Even brands that cater to the super rich were not insulated from economic pressures. Both PPR, which owns Yves Saint Laurent, Stella McCartney and Balenciaga, and Compagnie Financiere Richemont, the Swiss parent of Cartier and Baume & Mercier, reports that the pace of growth has slowed.

Pam Danziger, president of Stevens, Pa.-based Unity Marketing, saw the writing on the wall in early fall. Unity’s Luxury Consumption Index slipped 8.8 points between June and September; in December, it dropped 23.8 points to 63.6 — the greatest decline recorded since the marketing and consulting firm began its quarterly tracking study in January 2004.

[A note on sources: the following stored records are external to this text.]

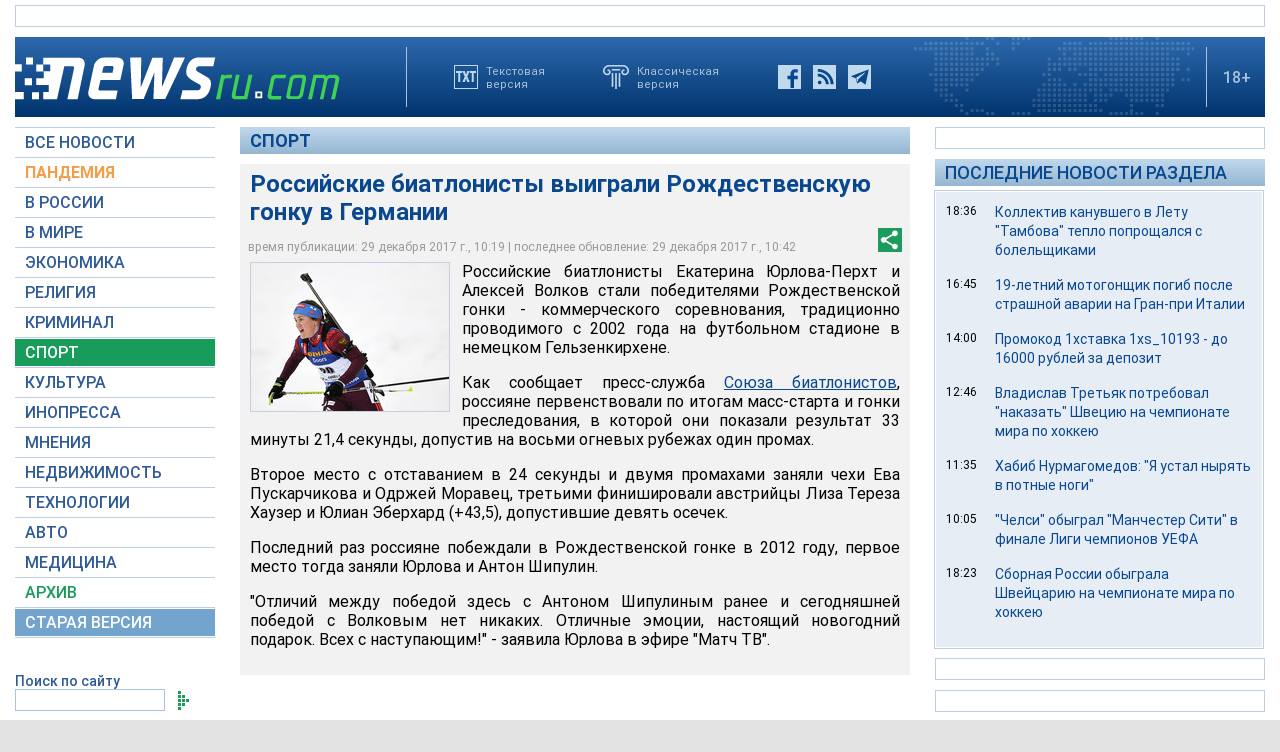

--- FILE ---
content_type: text/html; charset=utf-8
request_url: https://www.google.com/recaptcha/api2/aframe
body_size: 268
content:
<!DOCTYPE HTML><html><head><meta http-equiv="content-type" content="text/html; charset=UTF-8"></head><body><script nonce="Uh7E9wIXZDoaT9qSifPMwA">/** Anti-fraud and anti-abuse applications only. See google.com/recaptcha */ try{var clients={'sodar':'https://pagead2.googlesyndication.com/pagead/sodar?'};window.addEventListener("message",function(a){try{if(a.source===window.parent){var b=JSON.parse(a.data);var c=clients[b['id']];if(c){var d=document.createElement('img');d.src=c+b['params']+'&rc='+(localStorage.getItem("rc::a")?sessionStorage.getItem("rc::b"):"");window.document.body.appendChild(d);sessionStorage.setItem("rc::e",parseInt(sessionStorage.getItem("rc::e")||0)+1);localStorage.setItem("rc::h",'1769531541250');}}}catch(b){}});window.parent.postMessage("_grecaptcha_ready", "*");}catch(b){}</script></body></html>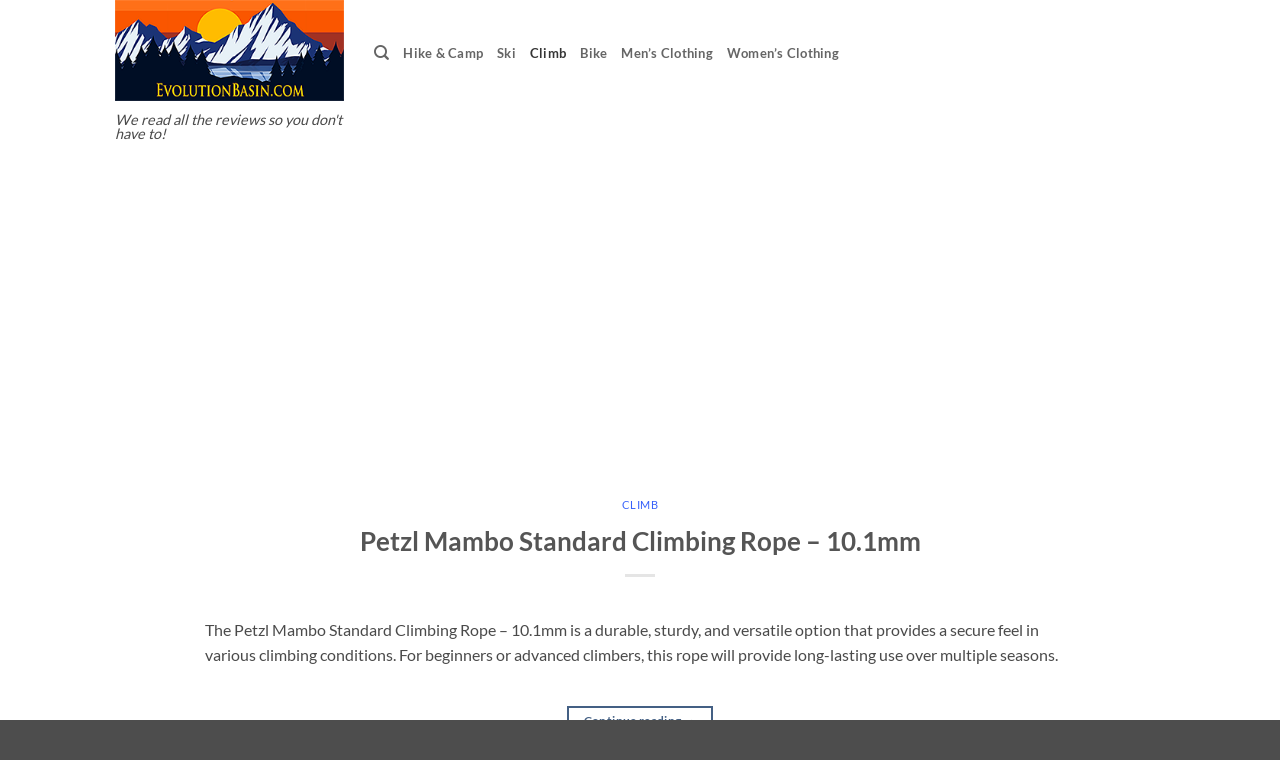

--- FILE ---
content_type: text/html; charset=utf-8
request_url: https://www.google.com/recaptcha/api2/aframe
body_size: 207
content:
<!DOCTYPE HTML><html><head><meta http-equiv="content-type" content="text/html; charset=UTF-8"></head><body><script nonce="EoQ858C0DE3ZtRuDC0JyCw">/** Anti-fraud and anti-abuse applications only. See google.com/recaptcha */ try{var clients={'sodar':'https://pagead2.googlesyndication.com/pagead/sodar?'};window.addEventListener("message",function(a){try{if(a.source===window.parent){var b=JSON.parse(a.data);var c=clients[b['id']];if(c){var d=document.createElement('img');d.src=c+b['params']+'&rc='+(localStorage.getItem("rc::a")?sessionStorage.getItem("rc::b"):"");window.document.body.appendChild(d);sessionStorage.setItem("rc::e",parseInt(sessionStorage.getItem("rc::e")||0)+1);localStorage.setItem("rc::h",'1768791598495');}}}catch(b){}});window.parent.postMessage("_grecaptcha_ready", "*");}catch(b){}</script></body></html>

The survey, based on the responses of 1,281 luxury consumers (average income $155,700 and age 46.6) suggests that affluent consumers are feeling the pain of the financial crisis, according to Danziger.

“There are a number of factors that have dragged down luxury consumer confidence, but foremost is a lack of confidence in the country’s executive and legislative branches — and particularly in their ability to lead the nation out of its economic malaise,” Danziger says. Other factors include the mortgage banking crisis, increases in the price of oil and the decline of the dollar’s value against nearly all major currencies.

Luxury consumers’ spending declined 21 percent between the second and third quarters of 2007 and remained flat in the fourth quarter, and near-term expectations aren’t any rosier, Danziger says. Thirty-nine percent of the respondents surveyed by Unity Marketing plan to spend less on luxury in 2008; only 16 percent expect to spend more.

Those figures mesh with monthly consumer data compiled by BIGresearch. Dianne Collins, market analyst for the Worthington, Ohio-based company, reports consumer spending intentions are tracking downward for every major product category and consumer confidence is now at a five year low, with only 26 percent of adults 18 and older indicating they’re confident or very confident in the economy.

“Generally speaking, consumers are delaying purchases,” Collins says. “They may want to buy a car but they’re anxious about signing on the dotted line. In the back of their heads is a nagging voice wondering, ‘what if I need the money a few months from now.’”

End game
The question on luxury retailers’ minds is: “How long will this last?” Economists and industry watchers don’t expect the current climate to change much until after the elections in November. Most say that regardless of who ends up in the White House in 2009, the prospect of change will likely boost affluent shoppers’ spirits, and thus their appetite for spending.

“We’re going to stay in this current environment for another nine months to a year,” says Michael Niemira, chief economist at the International Council of Shopping Centers. “By and large, I think the luxury retailer is in a better position to weather economic weakness, but they’re certainly not immune.